● What you are asked to do: In full and without change, retype the records.

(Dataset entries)
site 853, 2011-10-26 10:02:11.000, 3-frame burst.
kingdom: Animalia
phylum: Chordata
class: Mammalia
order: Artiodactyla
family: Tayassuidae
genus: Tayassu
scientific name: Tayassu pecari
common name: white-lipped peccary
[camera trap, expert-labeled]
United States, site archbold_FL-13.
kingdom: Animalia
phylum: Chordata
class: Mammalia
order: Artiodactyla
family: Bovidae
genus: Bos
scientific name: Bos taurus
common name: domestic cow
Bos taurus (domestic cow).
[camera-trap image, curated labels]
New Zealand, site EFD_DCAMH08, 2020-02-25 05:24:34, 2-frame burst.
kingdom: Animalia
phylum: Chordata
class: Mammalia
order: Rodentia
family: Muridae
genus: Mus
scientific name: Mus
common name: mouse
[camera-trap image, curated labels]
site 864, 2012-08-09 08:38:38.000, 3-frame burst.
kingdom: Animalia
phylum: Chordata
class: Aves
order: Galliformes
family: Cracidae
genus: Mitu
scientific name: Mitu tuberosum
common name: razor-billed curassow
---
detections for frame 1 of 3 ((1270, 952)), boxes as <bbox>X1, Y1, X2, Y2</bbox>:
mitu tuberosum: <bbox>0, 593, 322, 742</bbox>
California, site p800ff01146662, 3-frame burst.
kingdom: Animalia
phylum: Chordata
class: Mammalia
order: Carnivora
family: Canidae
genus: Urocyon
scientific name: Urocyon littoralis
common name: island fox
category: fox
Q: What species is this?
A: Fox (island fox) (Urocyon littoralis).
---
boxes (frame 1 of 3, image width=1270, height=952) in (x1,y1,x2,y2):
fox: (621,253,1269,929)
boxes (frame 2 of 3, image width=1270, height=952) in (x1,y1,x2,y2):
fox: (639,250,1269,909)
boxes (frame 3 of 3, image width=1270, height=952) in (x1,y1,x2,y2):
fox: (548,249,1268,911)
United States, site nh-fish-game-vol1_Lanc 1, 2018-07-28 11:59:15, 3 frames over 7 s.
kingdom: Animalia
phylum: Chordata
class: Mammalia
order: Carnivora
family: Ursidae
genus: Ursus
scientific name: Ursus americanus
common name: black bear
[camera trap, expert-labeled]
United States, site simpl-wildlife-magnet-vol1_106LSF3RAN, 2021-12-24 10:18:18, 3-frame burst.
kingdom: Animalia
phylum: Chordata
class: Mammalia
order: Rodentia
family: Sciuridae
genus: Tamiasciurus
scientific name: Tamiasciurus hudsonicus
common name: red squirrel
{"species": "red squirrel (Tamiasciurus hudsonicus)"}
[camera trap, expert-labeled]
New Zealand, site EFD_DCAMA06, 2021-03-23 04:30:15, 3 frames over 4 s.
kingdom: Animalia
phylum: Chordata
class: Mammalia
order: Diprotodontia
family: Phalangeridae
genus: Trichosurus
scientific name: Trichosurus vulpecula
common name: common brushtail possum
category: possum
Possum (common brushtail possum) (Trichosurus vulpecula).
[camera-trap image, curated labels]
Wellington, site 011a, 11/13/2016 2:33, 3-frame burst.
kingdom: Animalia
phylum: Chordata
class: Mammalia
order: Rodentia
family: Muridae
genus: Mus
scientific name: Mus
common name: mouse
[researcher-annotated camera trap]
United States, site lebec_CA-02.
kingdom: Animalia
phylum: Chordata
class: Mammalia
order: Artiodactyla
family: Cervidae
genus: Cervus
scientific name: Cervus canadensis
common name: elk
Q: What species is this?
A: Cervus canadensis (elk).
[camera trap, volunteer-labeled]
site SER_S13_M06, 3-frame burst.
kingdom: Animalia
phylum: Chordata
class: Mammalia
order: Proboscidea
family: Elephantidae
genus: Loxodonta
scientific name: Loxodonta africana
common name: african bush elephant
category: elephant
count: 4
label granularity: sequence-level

● Result:
site 853, 2011-10-26 10:02:11.000, 3-frame burst.
kingdom: Animalia
phylum: Chordata
class: Mammalia
order: Artiodactyla
family: Tayassuidae
genus: Tayassu
scientific name: Tayassu pecari
common name: white-lipped peccary
[camera trap, expert-labeled]
United States, site archbold_FL-13.
kingdom: Animalia
phylum: Chordata
class: Mammalia
order: Artiodactyla
family: Bovidae
genus: Bos
scientific name: Bos taurus
common name: domestic cow
Bos taurus (domestic cow).
[camera-trap image, curated labels]
New Zealand, site EFD_DCAMH08, 2020-02-25 05:24:34, 2-frame burst.
kingdom: Animalia
phylum: Chordata
class: Mammalia
order: Rodentia
family: Muridae
genus: Mus
scientific name: Mus
common name: mouse
[camera-trap image, curated labels]
site 864, 2012-08-09 08:38:38.000, 3-frame burst.
kingdom: Animalia
phylum: Chordata
class: Aves
order: Galliformes
family: Cracidae
genus: Mitu
scientific name: Mitu tuberosum
common name: razor-billed curassow
---
detections for frame 1 of 3 ((1270, 952)), boxes as <bbox>X1, Y1, X2, Y2</bbox>:
mitu tuberosum: <bbox>0, 593, 322, 742</bbox>
California, site p800ff01146662, 3-frame burst.
kingdom: Animalia
phylum: Chordata
class: Mammalia
order: Carnivora
family: Canidae
genus: Urocyon
scientific name: Urocyon littoralis
common name: island fox
category: fox
Q: What species is this?
A: Fox (island fox) (Urocyon littoralis).
---
boxes (frame 1 of 3, image width=1270, height=952) in (x1,y1,x2,y2):
fox: (621,253,1269,929)
boxes (frame 2 of 3, image width=1270, height=952) in (x1,y1,x2,y2):
fox: (639,250,1269,909)
boxes (frame 3 of 3, image width=1270, height=952) in (x1,y1,x2,y2):
fox: (548,249,1268,911)
United States, site nh-fish-game-vol1_Lanc 1, 2018-07-28 11:59:15, 3 frames over 7 s.
kingdom: Animalia
phylum: Chordata
class: Mammalia
order: Carnivora
family: Ursidae
genus: Ursus
scientific name: Ursus americanus
common name: black bear
[camera trap, expert-labeled]
United States, site simpl-wildlife-magnet-vol1_106LSF3RAN, 2021-12-24 10:18:18, 3-frame burst.
kingdom: Animalia
phylum: Chordata
class: Mammalia
order: Rodentia
family: Sciuridae
genus: Tamiasciurus
scientific name: Tamiasciurus hudsonicus
common name: red squirrel
{"species": "red squirrel (Tamiasciurus hudsonicus)"}
[camera trap, expert-labeled]
New Zealand, site EFD_DCAMA06, 2021-03-23 04:30:15, 3 frames over 4 s.
kingdom: Animalia
phylum: Chordata
class: Mammalia
order: Diprotodontia
family: Phalangeridae
genus: Trichosurus
scientific name: Trichosurus vulpecula
common name: common brushtail possum
category: possum
Possum (common brushtail possum) (Trichosurus vulpecula).
[camera-trap image, curated labels]
Wellington, site 011a, 11/13/2016 2:33, 3-frame burst.
kingdom: Animalia
phylum: Chordata
class: Mammalia
order: Rodentia
family: Muridae
genus: Mus
scientific name: Mus
common name: mouse
[researcher-annotated camera trap]
United States, site lebec_CA-02.
kingdom: Animalia
phylum: Chordata
class: Mammalia
order: Artiodactyla
family: Cervidae
genus: Cervus
scientific name: Cervus canadensis
common name: elk
Q: What species is this?
A: Cervus canadensis (elk).
[camera trap, volunteer-labeled]
site SER_S13_M06, 3-frame burst.
kingdom: Animalia
phylum: Chordata
class: Mammalia
order: Proboscidea
family: Elephantidae
genus: Loxodonta
scientific name: Loxodonta africana
common name: african bush elephant
category: elephant
count: 4
label granularity: sequence-level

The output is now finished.